By: Mehdi Boukhalfa
Our helplessness before the climate is perhaps why we are so captivated by it. We navigate our lives and our schedules according to the predictions of the weatherman. Thankfully, advancements in technology and the reach of the media have helped widen the gap from when we become informed of an impending natural disaster, to when disaster strikes. And oftentimes, the ways in which we communicate these events to the masses have serious implications as to how the world generally responds.
Hurricane Sandy made landfall just last week off the east coast of the United States and the Caribbean. This represented a serious issue for nations in the Caribbean, near-third world countries whose infrastructure and economy were generally ill equipped to handle the ravages posed by the likes of Sandy. Haiti, still recovering from the 2010 earthquake and the ongoing cholera outbreak, was especially hard hit. Overall, the hurricane proved to be the most costly for the US, incurring nearly 50 billion dollars in damages and around 100 fatalities. Haiti, the Dominican Republic, and Cuba, incurred somewhere between 1 and 3 billion in damages, and around 70 casualties combined. The discrepancies in these numbers are likely due to the US’s immense size relative to the other countries, reflected in the size of its population.

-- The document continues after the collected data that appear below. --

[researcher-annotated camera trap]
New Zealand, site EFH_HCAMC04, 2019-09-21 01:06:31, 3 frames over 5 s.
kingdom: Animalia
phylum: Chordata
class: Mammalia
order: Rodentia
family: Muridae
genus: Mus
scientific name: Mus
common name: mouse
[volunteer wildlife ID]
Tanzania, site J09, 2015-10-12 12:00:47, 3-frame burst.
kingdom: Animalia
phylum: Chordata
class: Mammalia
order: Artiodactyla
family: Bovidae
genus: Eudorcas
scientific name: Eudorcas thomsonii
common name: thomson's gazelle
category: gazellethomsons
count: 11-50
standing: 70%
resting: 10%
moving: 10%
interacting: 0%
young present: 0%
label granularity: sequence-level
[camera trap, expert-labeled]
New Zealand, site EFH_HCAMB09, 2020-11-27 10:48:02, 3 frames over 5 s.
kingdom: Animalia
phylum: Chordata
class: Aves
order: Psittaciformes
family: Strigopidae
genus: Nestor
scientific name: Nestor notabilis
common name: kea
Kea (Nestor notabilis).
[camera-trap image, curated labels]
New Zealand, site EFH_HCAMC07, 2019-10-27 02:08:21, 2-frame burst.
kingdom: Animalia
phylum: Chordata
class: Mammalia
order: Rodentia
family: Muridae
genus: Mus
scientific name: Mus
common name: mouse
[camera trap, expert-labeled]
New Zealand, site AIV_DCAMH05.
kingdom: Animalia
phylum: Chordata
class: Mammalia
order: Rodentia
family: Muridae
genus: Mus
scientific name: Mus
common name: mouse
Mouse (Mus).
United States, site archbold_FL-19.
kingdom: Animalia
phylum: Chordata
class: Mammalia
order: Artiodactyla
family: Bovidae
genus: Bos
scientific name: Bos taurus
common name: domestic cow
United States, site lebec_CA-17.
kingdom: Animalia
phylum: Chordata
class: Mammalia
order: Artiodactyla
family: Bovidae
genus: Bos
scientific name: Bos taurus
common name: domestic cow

But the issue at hand is not economic in nature, but humanitarian. Before reaching land, media conglomerates focused almost exclusively on the consequences Sandy would have on New York and surrounding areas. After the hurricane, the coverage was again centered around the new socio-economic state of affairs of the East Coast, particularly the New York Stock Exchange and implications Sandy had for the oncoming presidential election. The Caribbean received little to no attention in the Western media, a major outlet to the world for disseminating information as to Western affairs.
Media coverage is particularly effective in galvanizing sympathy and catalyzing collective action, and can mean the difference between a country’s receiving aid, and being left alone. This becomes especially true when the countries at hand are unable to fend for themselves after a natural disaster. Haiti for example has no organization set in place for immediate rescue of its citizens, unlike FEMA in the United States, and Jamaica’s sole electricity provider reported that 70% of its customers were without power after Sandy. How must these countries fend for themselves, if they generally rely on external means for support? And how does media coverage affect the extent to which it receives this aid? The answers to these questions are sadly measured in the number of lives, lost to events we cannot control.